◆ **Text section**

What were the events leading up to this entry, and what happened subsequently?
The vessel flying the French flag and sailing under the name of "Le Prince Charles Stuart" was in fact the British sloop "Hazard" which had been captured in November 1745 by Angus Jacobites in Montrose Harbour. She had then been sailed with a French crew to Dunkirk where she was renamed.
Le Prince Charles Stuart was a sloop of 270 tonnes with an armament of twelve six-pounders. Her complement would have been some 20 officers and 120 soldiers and sailors,
With Prince Charles Edward Stuart and his Jacobite followers running short of arms, stores and money Le Prince Charles Stuart was sent from Dunkirk by King Louis XV of France in the middle of March 1746. She was to sail under the command of George Talbot, Capitaine de fregate of the French navy, to deliver over £13,000 in english gold coin and louis d'or, and supplies for the Prince in Inverness. Unfortunately soon after leaving Dunkirk she was attacked by two English privateers and driven ashore at Ostend where she was thought to be severely damaged. However her damage could not have been serious for she was repaired and later left Ostend pursued by six or seven English ships from which she managed to escape.
Since the escape of the Doutelle, the French brig from Nantes which eventually landed Prince Charles at Loch nan Uamh in 1745, a Western Squadron of the English fleet had been stationed, under the command of Admiral Vernon, in the Channel. For this reason Le Prince Charles Stuart sailed northwards but well clear of the English coast. The intention was to sail into the small harbour at Portsoy in Banffshire under cover of darkness, and if the port was still in friendly hands volunteer officers and soldiers of the Irish regiments on board would be landed with the gold coin to be escorted to the Prince in Inverness.
By Monday 24th March Le Prince Charles Stuart was as far north as Aberdeenshire and by evening Captain Talbot altered course to westwards to take her along the Banffshire coast. As darkness was falling he spotted four English ships of Commodore Smith's squadron at anchor off Troup Head. They were the forty gun Eltham, the twenty-four gun Sheerness together with the two sloops Hawk and Hound.
Immediately Captain Talbot swung his ship to starboard to set a northerly course with full speed, and the Sheerness, under the command of Captain Lucius O'Brien, was detached from the squadron to give chase.
The frigate Sheerness had superiority over Le Prince Charles Stuart. She was a vessel of some 450-500 tonnes and armed with 24 guns including 22 nine-pounders. Her complement included some 160 men.
During the night by the light of the moon Captain Talbot could see his pursuer coming closer, and to make matters worse the wind had fallen. In order to effect an escape he put his crew to the oars and after the moon became obscured by cloud he managed to evade the enemy vessel.
The respite had been short-lived for as the dawn broke on Tuesday 25th March, and with Le Prince Charles Stuart nearing the eastern approach to the Pentland Firth, the Sheerness was again in view astern. What was worse, Talbot had little detailed knowledge of the north coast so he took on board two local fishermen to act as pilots.

◆ **Source data**
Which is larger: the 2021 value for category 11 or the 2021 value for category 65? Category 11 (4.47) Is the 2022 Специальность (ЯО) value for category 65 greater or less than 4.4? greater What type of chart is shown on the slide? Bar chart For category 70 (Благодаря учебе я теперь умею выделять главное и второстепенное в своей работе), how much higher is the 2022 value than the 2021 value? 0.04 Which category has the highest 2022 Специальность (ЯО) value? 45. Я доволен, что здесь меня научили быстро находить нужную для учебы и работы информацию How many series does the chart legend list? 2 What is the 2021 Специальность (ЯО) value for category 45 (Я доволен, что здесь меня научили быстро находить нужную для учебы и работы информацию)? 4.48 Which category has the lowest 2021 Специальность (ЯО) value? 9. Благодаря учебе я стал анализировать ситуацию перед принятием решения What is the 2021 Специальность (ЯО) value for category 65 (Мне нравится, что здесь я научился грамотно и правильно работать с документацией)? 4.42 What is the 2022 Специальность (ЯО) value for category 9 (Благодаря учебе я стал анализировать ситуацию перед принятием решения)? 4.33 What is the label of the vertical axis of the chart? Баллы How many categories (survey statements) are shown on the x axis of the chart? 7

◆ **Exercises to complete**
A - Name the four English ships of Commodore Smith's squadron that the passage on Le Prince Charles Stuart reports at anchor off Troup Head.
B - In the passage on Le Prince Charles Stuart, who commanded the Sheerness when it was sent to give chase?
The listing comes from a source unrelated to the text.

◆ **Expected results**
A - Eltham, Sheerness, Hawk, Hound

B - Captain Lucius O'Brien